In un lavoro come il mio i libri mi hanno salvata nelle ore vuote e infinitamente lunghe di questo negozio/prigione, alcuni personaggi mi hanno soccorsa con una parola, una frase, e io ho colto sempre in essi quello che volevo sentirmi dire; alcuni sono stati un colpo di fulmine, altri ho imparato ad amarli pagina dopo pagina, di alcuni mi ha rapita un titolo, di altri l'immagine di una copertina, di altri ancora una citazione letta per caso su internet.

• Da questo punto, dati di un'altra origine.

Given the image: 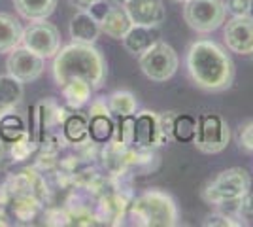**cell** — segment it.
Here are the masks:
<instances>
[{
    "label": "cell",
    "instance_id": "obj_1",
    "mask_svg": "<svg viewBox=\"0 0 253 227\" xmlns=\"http://www.w3.org/2000/svg\"><path fill=\"white\" fill-rule=\"evenodd\" d=\"M185 68L191 82L208 93L227 91L234 82V63L219 44L197 40L185 55Z\"/></svg>",
    "mask_w": 253,
    "mask_h": 227
},
{
    "label": "cell",
    "instance_id": "obj_2",
    "mask_svg": "<svg viewBox=\"0 0 253 227\" xmlns=\"http://www.w3.org/2000/svg\"><path fill=\"white\" fill-rule=\"evenodd\" d=\"M53 78L57 86L63 87L68 80H85L89 86L100 89L104 86L108 66L102 53L95 47V44H78L61 47L53 57Z\"/></svg>",
    "mask_w": 253,
    "mask_h": 227
},
{
    "label": "cell",
    "instance_id": "obj_3",
    "mask_svg": "<svg viewBox=\"0 0 253 227\" xmlns=\"http://www.w3.org/2000/svg\"><path fill=\"white\" fill-rule=\"evenodd\" d=\"M130 216L138 226L174 227L178 226L179 212L172 195L161 189H148L130 203Z\"/></svg>",
    "mask_w": 253,
    "mask_h": 227
},
{
    "label": "cell",
    "instance_id": "obj_4",
    "mask_svg": "<svg viewBox=\"0 0 253 227\" xmlns=\"http://www.w3.org/2000/svg\"><path fill=\"white\" fill-rule=\"evenodd\" d=\"M252 189V176L242 167H232L213 176L202 189V199L210 205H229L236 203L244 193Z\"/></svg>",
    "mask_w": 253,
    "mask_h": 227
},
{
    "label": "cell",
    "instance_id": "obj_5",
    "mask_svg": "<svg viewBox=\"0 0 253 227\" xmlns=\"http://www.w3.org/2000/svg\"><path fill=\"white\" fill-rule=\"evenodd\" d=\"M138 65L148 80L161 84L176 74L179 66V57L172 45L163 40H157L144 53L138 55Z\"/></svg>",
    "mask_w": 253,
    "mask_h": 227
},
{
    "label": "cell",
    "instance_id": "obj_6",
    "mask_svg": "<svg viewBox=\"0 0 253 227\" xmlns=\"http://www.w3.org/2000/svg\"><path fill=\"white\" fill-rule=\"evenodd\" d=\"M227 8L223 0H187L183 2V19L195 33L210 34L225 23Z\"/></svg>",
    "mask_w": 253,
    "mask_h": 227
},
{
    "label": "cell",
    "instance_id": "obj_7",
    "mask_svg": "<svg viewBox=\"0 0 253 227\" xmlns=\"http://www.w3.org/2000/svg\"><path fill=\"white\" fill-rule=\"evenodd\" d=\"M231 142L229 123L219 114H202L197 119V133L193 144L202 153H219Z\"/></svg>",
    "mask_w": 253,
    "mask_h": 227
},
{
    "label": "cell",
    "instance_id": "obj_8",
    "mask_svg": "<svg viewBox=\"0 0 253 227\" xmlns=\"http://www.w3.org/2000/svg\"><path fill=\"white\" fill-rule=\"evenodd\" d=\"M23 45L43 59H51L61 49V33L59 29L43 21H32L27 29H23Z\"/></svg>",
    "mask_w": 253,
    "mask_h": 227
},
{
    "label": "cell",
    "instance_id": "obj_9",
    "mask_svg": "<svg viewBox=\"0 0 253 227\" xmlns=\"http://www.w3.org/2000/svg\"><path fill=\"white\" fill-rule=\"evenodd\" d=\"M8 74L21 84H31L38 80L43 72V57L36 55L34 51L27 49L25 45H17L15 49L10 51V57L6 61Z\"/></svg>",
    "mask_w": 253,
    "mask_h": 227
},
{
    "label": "cell",
    "instance_id": "obj_10",
    "mask_svg": "<svg viewBox=\"0 0 253 227\" xmlns=\"http://www.w3.org/2000/svg\"><path fill=\"white\" fill-rule=\"evenodd\" d=\"M227 49L238 55L253 53V15H232L223 31Z\"/></svg>",
    "mask_w": 253,
    "mask_h": 227
},
{
    "label": "cell",
    "instance_id": "obj_11",
    "mask_svg": "<svg viewBox=\"0 0 253 227\" xmlns=\"http://www.w3.org/2000/svg\"><path fill=\"white\" fill-rule=\"evenodd\" d=\"M123 8L132 25L159 27L167 17L163 0H128Z\"/></svg>",
    "mask_w": 253,
    "mask_h": 227
},
{
    "label": "cell",
    "instance_id": "obj_12",
    "mask_svg": "<svg viewBox=\"0 0 253 227\" xmlns=\"http://www.w3.org/2000/svg\"><path fill=\"white\" fill-rule=\"evenodd\" d=\"M134 144L142 148L161 146V129H159V116L155 112L144 110L134 118Z\"/></svg>",
    "mask_w": 253,
    "mask_h": 227
},
{
    "label": "cell",
    "instance_id": "obj_13",
    "mask_svg": "<svg viewBox=\"0 0 253 227\" xmlns=\"http://www.w3.org/2000/svg\"><path fill=\"white\" fill-rule=\"evenodd\" d=\"M68 31H70L72 42L78 44H95L98 40L100 33H102L100 23L96 21L87 10H80L76 13L72 17V21H70Z\"/></svg>",
    "mask_w": 253,
    "mask_h": 227
},
{
    "label": "cell",
    "instance_id": "obj_14",
    "mask_svg": "<svg viewBox=\"0 0 253 227\" xmlns=\"http://www.w3.org/2000/svg\"><path fill=\"white\" fill-rule=\"evenodd\" d=\"M161 38L159 33V27H146V25H132L126 34L121 38L123 47H125L128 53L140 55L144 53L148 47H151L153 44Z\"/></svg>",
    "mask_w": 253,
    "mask_h": 227
},
{
    "label": "cell",
    "instance_id": "obj_15",
    "mask_svg": "<svg viewBox=\"0 0 253 227\" xmlns=\"http://www.w3.org/2000/svg\"><path fill=\"white\" fill-rule=\"evenodd\" d=\"M23 42V27L11 13H0V53H10Z\"/></svg>",
    "mask_w": 253,
    "mask_h": 227
},
{
    "label": "cell",
    "instance_id": "obj_16",
    "mask_svg": "<svg viewBox=\"0 0 253 227\" xmlns=\"http://www.w3.org/2000/svg\"><path fill=\"white\" fill-rule=\"evenodd\" d=\"M17 13L27 21H43L57 8V0H13Z\"/></svg>",
    "mask_w": 253,
    "mask_h": 227
},
{
    "label": "cell",
    "instance_id": "obj_17",
    "mask_svg": "<svg viewBox=\"0 0 253 227\" xmlns=\"http://www.w3.org/2000/svg\"><path fill=\"white\" fill-rule=\"evenodd\" d=\"M130 27H132V21L126 15L125 8H121V6H117V8L110 6L108 13L102 17V21H100L102 33L108 34L110 38H116V40H121Z\"/></svg>",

Quando il dolore, in certi giorni, è stato troppo forte, perdermi nelle pagine di un romanzo, è stato l'unico sollievo: arrivavano sempre in mio aiuto come angeli dal cielo, io li cercavo e loro apparivano sul mio cammino, come se fossero stati scritti solo per me tra milioni di esseri umani. Ognuno trova in un libro quello che cerca, libri che per me sono stati meravigliosi potrebbero dire poco o niente a qualcun altro, si arriva alle pagine di un romanzo con il proprio bagaglio, la propria personalità: io, per esempio mi sono sentita un numero primo nel romanzo di Paolo Giordano, orfana in "Fai bei sogni" di Gramellini, ho ritrovato il mio amore immaginato e sognato nelle lettere del romanzo di Grossman "Che tu sia per me il coltello" e potrei elencare un'infinita serie di titoli ancora e, probabilmente, non tutti saranno daccordo con me, molti avranno trovato questi libri noiosi,o, comunque , insignificanti.

Il potere e la magia della lettura è proprio questo, ognuno trova nei libri quello che serve, sono come una lampada di Aladino da accarezzare, un vaso di Pandora da aprire, dentro quelle pagine ci sei tu, innanzitutto, non una semplice storia, c'è quello che vuoi che ci sia.
So che posso sentire tutto questo solo perchè li amo, so che sembrerò una visionaria per chi legge poco o non legge affatto, ma chi mi conosce, potrà capire, anche se non condividere, queste parole con me.
Dopo tutto la lettura è la "mia " arma, ognuno, leggendo queste parole, forse, troverà la sua.